The naive Bayes classifier

In words...

First of all, the naive Bayes classifier should not be confused with the (optimal) Bayes classifier as it is in fact far from optimal.

The naive Bayes classifier is one of the most basic generative classifiers. It relies on a very crude approximation/assumption of conditional independence of the features. This means that the classifier assumes that the value taken by a feature does not depend on the other features.
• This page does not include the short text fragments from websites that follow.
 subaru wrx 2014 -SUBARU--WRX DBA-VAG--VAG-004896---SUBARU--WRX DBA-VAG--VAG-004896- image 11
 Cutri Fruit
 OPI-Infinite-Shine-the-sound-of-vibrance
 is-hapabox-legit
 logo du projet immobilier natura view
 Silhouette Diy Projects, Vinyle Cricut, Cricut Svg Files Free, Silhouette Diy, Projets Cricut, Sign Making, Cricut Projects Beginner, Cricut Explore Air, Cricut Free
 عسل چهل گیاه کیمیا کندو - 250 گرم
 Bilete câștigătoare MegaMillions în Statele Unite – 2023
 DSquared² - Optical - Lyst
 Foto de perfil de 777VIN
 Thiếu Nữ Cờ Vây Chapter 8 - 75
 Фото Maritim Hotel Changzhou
This assumption is obviously wrong in most applications. For instance, in spam filtering, this amounts to considering that the presence of the word "earn" does not depend on the presence of the word "money". But despite this very crude approximation, the naive Bayes classifier remains rather effective.

In pictures...

Demo application

This demo shows how the naive Bayes classifier can be used to filter spams in mailboxes.

In maths...

For a random variable $X$ taking values in $\X\subset\R^d$, the conditional independence assumption at the core of the naive Bayes classifier results in the following factorization of the conditional probability of $X$ given $Y$: $$ P(X=\g x\ |\ Y=y) = \prod_{j=1}^d P(X_j = x_j\ |\ Y = y) , $$ where $X_j$ is the $j$th component of $X$.
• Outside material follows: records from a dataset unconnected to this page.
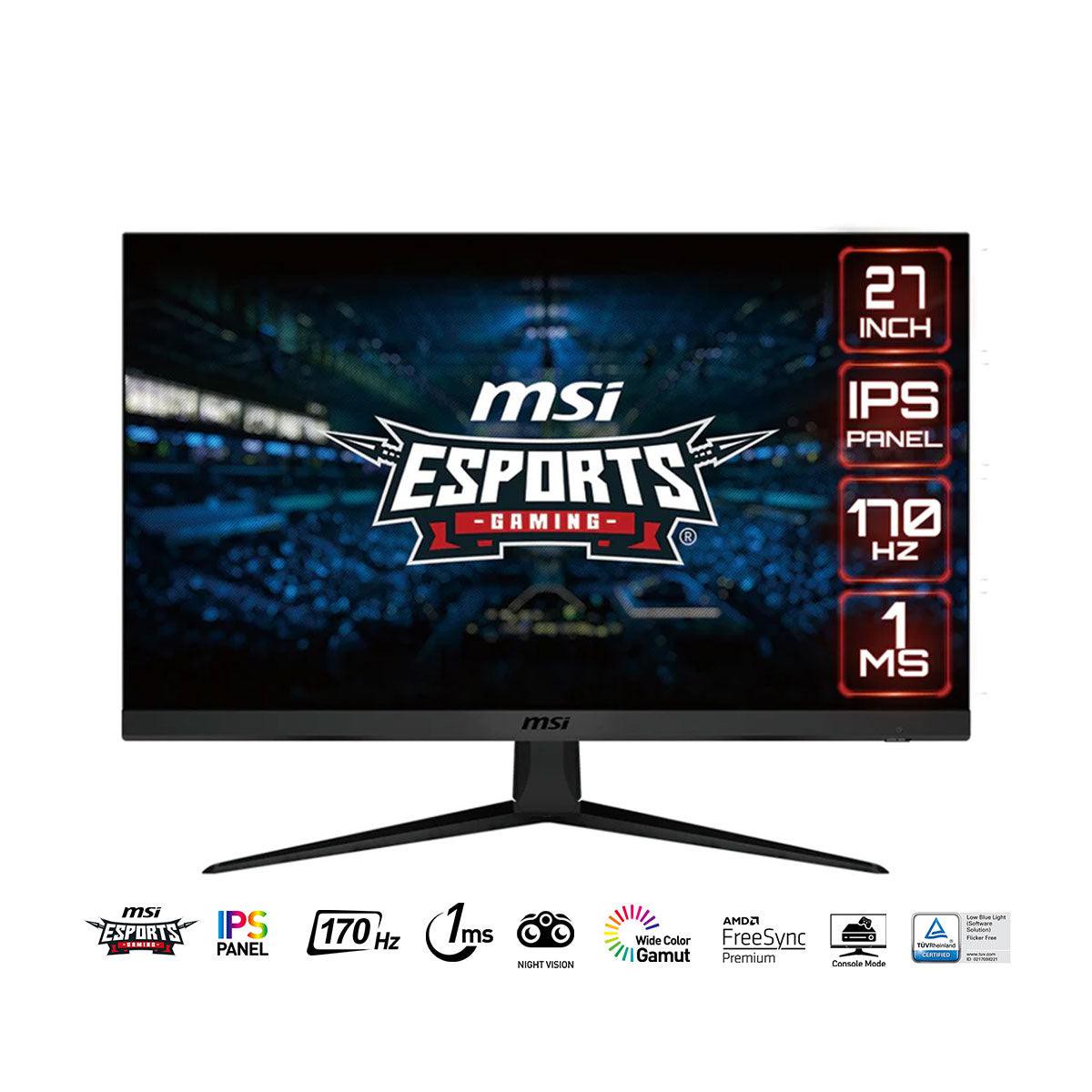 msi-g2712-27-170hz-fhd-ips-esports-gaming-monitor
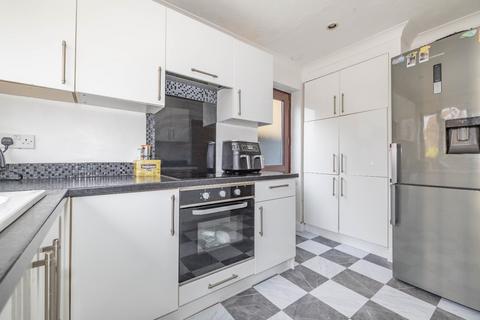4 bedroom detached house for sale, Quarry Wood, Aldington, Ashford, Kent, TN25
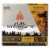 Pine Mountain ExtremeStart Firestarter Perspective: front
This assumption drastically eases the estimation of the generative model as shown in the example below.

Naive Bayes classifier with real inputs

For a continuous random variable $X$ of density $p_X(\g x)$, the factorization above reads $$ p_X(\g x) = \prod_{j=1}^d p_{X_j}(x_j\ |\ Y = y) $$ where $p_{X_j}(x_j\ |\ Y = y)$ is the density of the $j$th input variable (or feature) $X_j$.

Assume now that we would like to fit a Gaussian distribution over $X$ in each class $y\in\Y$. Fitting a multi-dimensional Gaussian distribution in $\R^d$ implies to estimate the values of the $d$ means and of the covariance matrix $\g \Sigma \in\R^{d\times d}$. But with the factorization above, this can be reduced to the estimation of $d$ one-domensional densities $$ p_{X_j}(x_j\ |\ Y = y) = \exp\left( \frac{-(x_j - \mu_{yj})^2}{2\sigma_{yj}^2}\right),\quad j=1,\dots,d, $$ with $d$ means $$ \mu_{yj} = \frac{1}{N_y} \sum_{y_i = y} x_{ij} $$ and $d$ variances $$ \sigma_{yj}^2 = \frac{1}{N_y-1} \sum_{y_i = y} (x_{ij} - \mu_{yj})^2 $$ for each class $y$ having $N_y$ examples in the training set $\{(\g x_i, y_i)\}_{i=1}^N$.